→ **What to produce**
Transcribe every record verbatim.

Dataset excerpts
-- -- --

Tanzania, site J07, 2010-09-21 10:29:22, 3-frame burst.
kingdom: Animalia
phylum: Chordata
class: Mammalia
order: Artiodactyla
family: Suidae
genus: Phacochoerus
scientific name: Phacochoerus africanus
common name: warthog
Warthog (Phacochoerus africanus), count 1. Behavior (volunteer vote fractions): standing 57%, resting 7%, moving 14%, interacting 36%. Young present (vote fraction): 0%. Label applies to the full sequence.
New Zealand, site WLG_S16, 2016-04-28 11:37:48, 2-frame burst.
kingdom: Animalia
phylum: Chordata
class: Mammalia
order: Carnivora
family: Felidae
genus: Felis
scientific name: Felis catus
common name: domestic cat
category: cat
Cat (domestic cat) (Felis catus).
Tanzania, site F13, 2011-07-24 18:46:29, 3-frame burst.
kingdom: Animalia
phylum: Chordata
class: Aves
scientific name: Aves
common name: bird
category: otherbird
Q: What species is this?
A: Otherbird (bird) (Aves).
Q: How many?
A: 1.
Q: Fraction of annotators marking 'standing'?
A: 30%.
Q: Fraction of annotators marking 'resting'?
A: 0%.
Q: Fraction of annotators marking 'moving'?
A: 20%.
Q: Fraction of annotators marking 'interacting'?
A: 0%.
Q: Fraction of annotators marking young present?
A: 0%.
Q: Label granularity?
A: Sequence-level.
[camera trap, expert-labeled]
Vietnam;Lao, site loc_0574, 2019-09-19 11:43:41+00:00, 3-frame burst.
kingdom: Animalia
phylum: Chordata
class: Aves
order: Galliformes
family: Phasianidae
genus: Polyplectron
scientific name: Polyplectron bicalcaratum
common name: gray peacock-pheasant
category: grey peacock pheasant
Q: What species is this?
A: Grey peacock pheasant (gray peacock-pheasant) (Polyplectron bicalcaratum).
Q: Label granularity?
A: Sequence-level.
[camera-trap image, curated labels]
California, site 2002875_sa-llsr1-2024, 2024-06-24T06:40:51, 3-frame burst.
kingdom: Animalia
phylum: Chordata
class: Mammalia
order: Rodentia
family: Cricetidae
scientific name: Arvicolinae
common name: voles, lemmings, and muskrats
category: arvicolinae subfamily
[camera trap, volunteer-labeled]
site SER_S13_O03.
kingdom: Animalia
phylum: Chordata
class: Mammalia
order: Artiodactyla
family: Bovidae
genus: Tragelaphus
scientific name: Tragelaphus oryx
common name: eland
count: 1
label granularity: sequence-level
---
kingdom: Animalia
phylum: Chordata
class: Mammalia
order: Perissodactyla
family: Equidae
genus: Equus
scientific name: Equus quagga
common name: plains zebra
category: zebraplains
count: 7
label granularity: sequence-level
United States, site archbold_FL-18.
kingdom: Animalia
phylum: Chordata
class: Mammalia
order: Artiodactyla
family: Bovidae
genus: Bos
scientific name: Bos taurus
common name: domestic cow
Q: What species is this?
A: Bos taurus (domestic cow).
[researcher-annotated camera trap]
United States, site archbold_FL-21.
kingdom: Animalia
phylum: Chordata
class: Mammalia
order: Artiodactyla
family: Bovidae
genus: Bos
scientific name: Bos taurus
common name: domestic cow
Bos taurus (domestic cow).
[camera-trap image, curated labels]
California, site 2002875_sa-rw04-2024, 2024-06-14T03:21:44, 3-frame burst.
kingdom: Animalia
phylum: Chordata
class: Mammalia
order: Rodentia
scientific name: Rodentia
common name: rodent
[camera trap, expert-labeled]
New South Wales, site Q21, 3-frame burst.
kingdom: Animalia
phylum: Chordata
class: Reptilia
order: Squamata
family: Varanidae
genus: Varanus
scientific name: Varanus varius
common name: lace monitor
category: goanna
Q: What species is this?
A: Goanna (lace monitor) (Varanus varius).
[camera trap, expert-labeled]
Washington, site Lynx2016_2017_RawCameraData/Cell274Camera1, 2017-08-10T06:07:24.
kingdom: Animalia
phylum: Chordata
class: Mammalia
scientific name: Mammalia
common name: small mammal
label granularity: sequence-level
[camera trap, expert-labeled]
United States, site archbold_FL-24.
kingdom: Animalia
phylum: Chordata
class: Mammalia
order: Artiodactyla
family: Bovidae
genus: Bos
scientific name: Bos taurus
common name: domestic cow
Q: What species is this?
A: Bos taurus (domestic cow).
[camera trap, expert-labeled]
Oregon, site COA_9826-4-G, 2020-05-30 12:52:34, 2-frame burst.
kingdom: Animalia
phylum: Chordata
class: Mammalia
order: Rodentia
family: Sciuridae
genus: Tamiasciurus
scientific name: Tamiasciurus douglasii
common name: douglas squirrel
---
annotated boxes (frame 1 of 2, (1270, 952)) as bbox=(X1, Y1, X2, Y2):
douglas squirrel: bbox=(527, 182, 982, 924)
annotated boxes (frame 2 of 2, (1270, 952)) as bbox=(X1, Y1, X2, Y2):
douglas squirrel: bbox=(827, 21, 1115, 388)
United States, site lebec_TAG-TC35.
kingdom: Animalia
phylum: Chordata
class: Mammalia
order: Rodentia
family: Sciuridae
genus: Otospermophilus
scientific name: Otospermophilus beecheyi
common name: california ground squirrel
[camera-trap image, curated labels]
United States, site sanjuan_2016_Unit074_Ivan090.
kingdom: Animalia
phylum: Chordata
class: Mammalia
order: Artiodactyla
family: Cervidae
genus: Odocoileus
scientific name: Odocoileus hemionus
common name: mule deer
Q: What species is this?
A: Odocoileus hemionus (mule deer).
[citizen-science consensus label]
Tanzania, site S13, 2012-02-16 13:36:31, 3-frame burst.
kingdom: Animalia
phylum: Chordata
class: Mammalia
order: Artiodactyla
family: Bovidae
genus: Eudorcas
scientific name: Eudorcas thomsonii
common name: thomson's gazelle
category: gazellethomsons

-- -- --

→ **Answer space**
Tanzania, site J07, 2010-09-21 10:29:22, 3-frame burst.
kingdom: Animalia
phylum: Chordata
class: Mammalia
order: Artiodactyla
family: Suidae
genus: Phacochoerus
scientific name: Phacochoerus africanus
common name: warthog
Warthog (Phacochoerus africanus), count 1. Behavior (volunteer vote fractions): standing 57%, resting 7%, moving 14%, interacting 36%. Young present (vote fraction): 0%. Label applies to the full sequence.
New Zealand, site WLG_S16, 2016-04-28 11:37:48, 2-frame burst.
kingdom: Animalia
phylum: Chordata
class: Mammalia
order: Carnivora
family: Felidae
genus: Felis
scientific name: Felis catus
common name: domestic cat
category: cat
Cat (domestic cat) (Felis catus).
Tanzania, site F13, 2011-07-24 18:46:29, 3-frame burst.
kingdom: Animalia
phylum: Chordata
class: Aves
scientific name: Aves
common name: bird
category: otherbird
Q: What species is this?
A: Otherbird (bird) (Aves).
Q: How many?
A: 1.
Q: Fraction of annotators marking 'standing'?
A: 30%.
Q: Fraction of annotators marking 'resting'?
A: 0%.
Q: Fraction of annotators marking 'moving'?
A: 20%.
Q: Fraction of annotators marking 'interacting'?
A: 0%.
Q: Fraction of annotators marking young present?
A: 0%.
Q: Label granularity?
A: Sequence-level.
[camera trap, expert-labeled]
Vietnam;Lao, site loc_0574, 2019-09-19 11:43:41+00:00, 3-frame burst.
kingdom: Animalia
phylum: Chordata
class: Aves
order: Galliformes
family: Phasianidae
genus: Polyplectron
scientific name: Polyplectron bicalcaratum
common name: gray peacock-pheasant
category: grey peacock pheasant
Q: What species is this?
A: Grey peacock pheasant (gray peacock-pheasant) (Polyplectron bicalcaratum).
Q: Label granularity?
A: Sequence-level.
[camera-trap image, curated labels]
California, site 2002875_sa-llsr1-2024, 2024-06-24T06:40:51, 3-frame burst.
kingdom: Animalia
phylum: Chordata
class: Mammalia
order: Rodentia
family: Cricetidae
scientific name: Arvicolinae
common name: voles, lemmings, and muskrats
category: arvicolinae subfamily
[camera trap, volunteer-labeled]
site SER_S13_O03.
kingdom: Animalia
phylum: Chordata
class: Mammalia
order: Artiodactyla
family: Bovidae
genus: Tragelaphus
scientific name: Tragelaphus oryx
common name: eland
count: 1
label granularity: sequence-level
---
kingdom: Animalia
phylum: Chordata
class: Mammalia
order: Perissodactyla
family: Equidae
genus: Equus
scientific name: Equus quagga
common name: plains zebra
category: zebraplains
count: 7
label granularity: sequence-level
United States, site archbold_FL-18.
kingdom: Animalia
phylum: Chordata
class: Mammalia
order: Artiodactyla
family: Bovidae
genus: Bos
scientific name: Bos taurus
common name: domestic cow
Q: What species is this?
A: Bos taurus (domestic cow).
[researcher-annotated camera trap]
United States, site archbold_FL-21.
kingdom: Animalia
phylum: Chordata
class: Mammalia
order: Artiodactyla
family: Bovidae
genus: Bos
scientific name: Bos taurus
common name: domestic cow
Bos taurus (domestic cow).
[camera-trap image, curated labels]
California, site 2002875_sa-rw04-2024, 2024-06-14T03:21:44, 3-frame burst.
kingdom: Animalia
phylum: Chordata
class: Mammalia
order: Rodentia
scientific name: Rodentia
common name: rodent
[camera trap, expert-labeled]
New South Wales, site Q21, 3-frame burst.
kingdom: Animalia
phylum: Chordata
class: Reptilia
order: Squamata
family: Varanidae
genus: Varanus
scientific name: Varanus varius
common name: lace monitor
category: goanna
Q: What species is this?
A: Goanna (lace monitor) (Varanus varius).
[camera trap, expert-labeled]
Washington, site Lynx2016_2017_RawCameraData/Cell274Camera1, 2017-08-10T06:07:24.
kingdom: Animalia
phylum: Chordata
class: Mammalia
scientific name: Mammalia
common name: small mammal
label granularity: sequence-level
[camera trap, expert-labeled]
United States, site archbold_FL-24.
kingdom: Animalia
phylum: Chordata
class: Mammalia
order: Artiodactyla
family: Bovidae
genus: Bos
scientific name: Bos taurus
common name: domestic cow
Q: What species is this?
A: Bos taurus (domestic cow).
[camera trap, expert-labeled]
Oregon, site COA_9826-4-G, 2020-05-30 12:52:34, 2-frame burst.
kingdom: Animalia
phylum: Chordata
class: Mammalia
order: Rodentia
family: Sciuridae
genus: Tamiasciurus
scientific name: Tamiasciurus douglasii
common name: douglas squirrel
---
annotated boxes (frame 1 of 2, (1270, 952)) as bbox=(X1, Y1, X2, Y2):
douglas squirrel: bbox=(527, 182, 982, 924)
annotated boxes (frame 2 of 2, (1270, 952)) as bbox=(X1, Y1, X2, Y2):
douglas squirrel: bbox=(827, 21, 1115, 388)
United States, site lebec_TAG-TC35.
kingdom: Animalia
phylum: Chordata
class: Mammalia
order: Rodentia
family: Sciuridae
genus: Otospermophilus
scientific name: Otospermophilus beecheyi
common name: california ground squirrel
[camera-trap image, curated labels]
United States, site sanjuan_2016_Unit074_Ivan090.
kingdom: Animalia
phylum: Chordata
class: Mammalia
order: Artiodactyla
family: Cervidae
genus: Odocoileus
scientific name: Odocoileus hemionus
common name: mule deer
Q: What species is this?
A: Odocoileus hemionus (mule deer).
[citizen-science consensus label]
Tanzania, site S13, 2012-02-16 13:36:31, 3-frame burst.
kingdom: Animalia
phylum: Chordata
class: Mammalia
order: Artiodactyla
family: Bovidae
genus: Eudorcas
scientific name: Eudorcas thomsonii
common name: thomson's gazelle
category: gazellethomsons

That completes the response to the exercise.